The Government Information Awareness project is intended to bring transparency to politically and socially relevent information. A major idea is to allow users to post and contest unchecked information while retaining anonymity. It involves some really hard information architecture issues.
The inspiration came from a plot to collect and relate info on US citizens, by a man convicted of attempting to run a shadow government. That man is Admiral John Poindexter, and his Total Information Awareness plot has actually been implemented as the the more marketable Terrorism Information Awareness program.
I haven’t heard about GIA since its launch. I’m not sure if this is an interesting experiment that didn’t pan out, or if the idea could have legs.
With Saddams capture last night, I’d like to know the implications for trial. If we turn him over to an international court for, say, gasing Kurdish forces, won’t he want to tell the court where he got his intelligence reports? Could that lead to a subpoena of previous US administrations? What happens at trial and in world opinion if he’s tried by us or by a US-controlled Iraqi “government”.
Where can one go to get the poop? Google isn’t current enough.
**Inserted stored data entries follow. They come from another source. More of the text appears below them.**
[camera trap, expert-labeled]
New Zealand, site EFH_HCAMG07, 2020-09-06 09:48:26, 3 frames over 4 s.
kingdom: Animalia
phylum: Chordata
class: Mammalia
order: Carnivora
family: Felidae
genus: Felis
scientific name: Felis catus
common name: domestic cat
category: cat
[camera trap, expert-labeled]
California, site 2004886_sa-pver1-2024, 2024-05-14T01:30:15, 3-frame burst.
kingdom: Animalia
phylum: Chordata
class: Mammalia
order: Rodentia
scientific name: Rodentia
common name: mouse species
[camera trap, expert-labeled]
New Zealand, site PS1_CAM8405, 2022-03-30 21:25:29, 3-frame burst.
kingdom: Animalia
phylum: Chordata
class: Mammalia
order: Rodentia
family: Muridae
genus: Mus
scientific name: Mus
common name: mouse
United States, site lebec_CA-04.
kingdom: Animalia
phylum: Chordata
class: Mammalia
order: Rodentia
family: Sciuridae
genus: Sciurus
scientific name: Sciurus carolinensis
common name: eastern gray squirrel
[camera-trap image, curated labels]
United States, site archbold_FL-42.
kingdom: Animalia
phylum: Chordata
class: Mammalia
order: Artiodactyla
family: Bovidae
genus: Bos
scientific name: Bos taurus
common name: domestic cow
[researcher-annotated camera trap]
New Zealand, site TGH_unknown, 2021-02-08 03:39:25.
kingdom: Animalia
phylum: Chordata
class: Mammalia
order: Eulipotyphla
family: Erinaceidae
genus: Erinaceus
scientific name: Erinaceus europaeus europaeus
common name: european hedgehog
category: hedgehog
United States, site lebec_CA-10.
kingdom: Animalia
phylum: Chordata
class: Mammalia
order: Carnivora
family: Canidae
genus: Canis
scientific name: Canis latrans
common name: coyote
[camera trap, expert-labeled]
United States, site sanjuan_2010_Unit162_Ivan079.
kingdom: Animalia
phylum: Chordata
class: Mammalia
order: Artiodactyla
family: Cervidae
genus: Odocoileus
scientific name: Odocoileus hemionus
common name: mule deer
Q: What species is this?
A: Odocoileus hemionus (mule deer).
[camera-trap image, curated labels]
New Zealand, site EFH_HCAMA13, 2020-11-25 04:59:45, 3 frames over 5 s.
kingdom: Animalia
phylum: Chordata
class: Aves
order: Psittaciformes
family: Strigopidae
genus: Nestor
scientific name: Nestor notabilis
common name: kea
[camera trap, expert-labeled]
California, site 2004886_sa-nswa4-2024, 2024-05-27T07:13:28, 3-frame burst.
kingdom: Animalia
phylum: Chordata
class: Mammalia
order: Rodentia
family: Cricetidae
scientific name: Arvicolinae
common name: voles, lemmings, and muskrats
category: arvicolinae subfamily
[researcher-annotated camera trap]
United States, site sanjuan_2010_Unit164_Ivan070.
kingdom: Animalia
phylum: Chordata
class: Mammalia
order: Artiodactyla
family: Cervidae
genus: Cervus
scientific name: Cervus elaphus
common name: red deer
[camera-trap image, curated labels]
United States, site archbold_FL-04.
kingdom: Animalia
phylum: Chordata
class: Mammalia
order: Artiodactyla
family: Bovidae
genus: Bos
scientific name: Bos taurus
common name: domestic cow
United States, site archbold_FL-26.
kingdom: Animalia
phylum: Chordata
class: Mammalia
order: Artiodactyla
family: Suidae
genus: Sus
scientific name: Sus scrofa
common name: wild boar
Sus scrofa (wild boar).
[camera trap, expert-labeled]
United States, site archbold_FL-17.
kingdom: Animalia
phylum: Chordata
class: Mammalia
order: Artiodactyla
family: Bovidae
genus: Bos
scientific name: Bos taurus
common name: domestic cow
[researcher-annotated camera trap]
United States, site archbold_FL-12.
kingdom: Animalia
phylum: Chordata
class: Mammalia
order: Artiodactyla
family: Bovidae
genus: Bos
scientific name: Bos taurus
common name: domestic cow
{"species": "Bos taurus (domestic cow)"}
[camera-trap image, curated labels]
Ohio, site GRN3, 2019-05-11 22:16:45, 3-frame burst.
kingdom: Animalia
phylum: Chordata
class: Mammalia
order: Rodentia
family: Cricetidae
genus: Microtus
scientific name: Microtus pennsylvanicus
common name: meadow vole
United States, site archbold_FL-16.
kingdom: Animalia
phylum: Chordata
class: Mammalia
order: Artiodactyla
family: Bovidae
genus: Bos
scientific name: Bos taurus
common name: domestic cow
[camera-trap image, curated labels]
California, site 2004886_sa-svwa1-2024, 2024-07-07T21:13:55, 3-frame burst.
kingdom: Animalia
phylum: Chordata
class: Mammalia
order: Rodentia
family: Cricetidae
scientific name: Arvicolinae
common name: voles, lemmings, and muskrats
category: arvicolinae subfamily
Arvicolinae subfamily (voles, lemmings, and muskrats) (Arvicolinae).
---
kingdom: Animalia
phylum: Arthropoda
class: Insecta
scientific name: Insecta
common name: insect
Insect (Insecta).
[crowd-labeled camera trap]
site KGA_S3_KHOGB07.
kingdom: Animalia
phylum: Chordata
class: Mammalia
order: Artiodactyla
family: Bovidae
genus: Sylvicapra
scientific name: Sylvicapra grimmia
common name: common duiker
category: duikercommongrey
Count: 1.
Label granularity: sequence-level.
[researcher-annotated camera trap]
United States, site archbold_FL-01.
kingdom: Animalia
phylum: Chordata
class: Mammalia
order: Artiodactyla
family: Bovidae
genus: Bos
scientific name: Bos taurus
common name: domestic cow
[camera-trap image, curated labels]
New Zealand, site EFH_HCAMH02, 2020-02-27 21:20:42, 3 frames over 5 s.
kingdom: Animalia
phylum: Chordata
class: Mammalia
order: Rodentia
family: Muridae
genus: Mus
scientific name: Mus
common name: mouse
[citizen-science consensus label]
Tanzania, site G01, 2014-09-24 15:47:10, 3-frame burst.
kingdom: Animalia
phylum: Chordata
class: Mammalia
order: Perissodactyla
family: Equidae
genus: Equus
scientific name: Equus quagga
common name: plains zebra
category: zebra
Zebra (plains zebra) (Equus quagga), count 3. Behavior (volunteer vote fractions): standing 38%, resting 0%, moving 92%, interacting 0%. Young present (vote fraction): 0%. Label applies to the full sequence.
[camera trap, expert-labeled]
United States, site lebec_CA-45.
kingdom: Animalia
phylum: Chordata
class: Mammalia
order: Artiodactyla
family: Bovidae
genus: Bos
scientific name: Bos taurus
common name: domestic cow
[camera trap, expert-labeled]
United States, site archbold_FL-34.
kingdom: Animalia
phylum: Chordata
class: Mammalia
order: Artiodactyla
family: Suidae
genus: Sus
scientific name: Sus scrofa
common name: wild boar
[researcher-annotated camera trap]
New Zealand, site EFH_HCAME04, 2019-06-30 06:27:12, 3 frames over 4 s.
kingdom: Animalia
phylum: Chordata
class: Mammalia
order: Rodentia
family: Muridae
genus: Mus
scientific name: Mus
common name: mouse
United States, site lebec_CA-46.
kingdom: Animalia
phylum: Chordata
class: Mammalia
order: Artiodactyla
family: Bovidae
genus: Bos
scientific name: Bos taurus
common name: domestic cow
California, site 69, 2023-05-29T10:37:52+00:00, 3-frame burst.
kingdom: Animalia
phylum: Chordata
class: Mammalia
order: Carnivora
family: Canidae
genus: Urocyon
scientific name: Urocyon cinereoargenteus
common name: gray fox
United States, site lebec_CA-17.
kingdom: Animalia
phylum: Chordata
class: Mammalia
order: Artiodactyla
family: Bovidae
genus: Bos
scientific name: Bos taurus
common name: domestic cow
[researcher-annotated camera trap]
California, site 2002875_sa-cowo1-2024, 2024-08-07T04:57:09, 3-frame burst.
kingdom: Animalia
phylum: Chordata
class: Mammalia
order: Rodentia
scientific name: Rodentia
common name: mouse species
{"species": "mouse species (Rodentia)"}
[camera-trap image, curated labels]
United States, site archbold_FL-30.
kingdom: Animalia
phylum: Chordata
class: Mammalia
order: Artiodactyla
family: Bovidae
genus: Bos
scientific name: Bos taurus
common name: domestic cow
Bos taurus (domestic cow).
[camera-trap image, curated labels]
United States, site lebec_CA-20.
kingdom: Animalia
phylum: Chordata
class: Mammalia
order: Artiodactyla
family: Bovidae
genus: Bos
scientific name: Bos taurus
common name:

CBS, ABC, and NBC (GE and Microsoft, my two least favorite corporations) are covering the story, but say nothing of relevence about trial. NPR has an audio report that hasn’t been transcribed yet, so I can’t search for the word “trial”. Slashdot and kuro5hin aren’t on to this yet. (I wonder if I should check Urban Legends.)
My regional newspaper has some coverage (go print media!), but the New York Times and the Washington Post want me to fill out forms before they tell me anything. (And besides, the stuff about trial at the NYT isn’t transcribed from audio yet. Odd, for a newspaper.)
The day after the last election, and on the moring of 9/11, I was at work and had the resources of a hundred well-informed people. While getting paid a lot of money to come up with technology to change the world, we had each other and the best broadband money could buy to get info throughout the day. Now we’re all isolated in our homes. Where do you go for the real deal?
Spam sucks, or at least, it used to. In less than two years, filters have been developed and made available for free that work as nice as you please. I may never now the whole story, but I find this little part of it to be a nice tale of good triumphing over evil on the Web.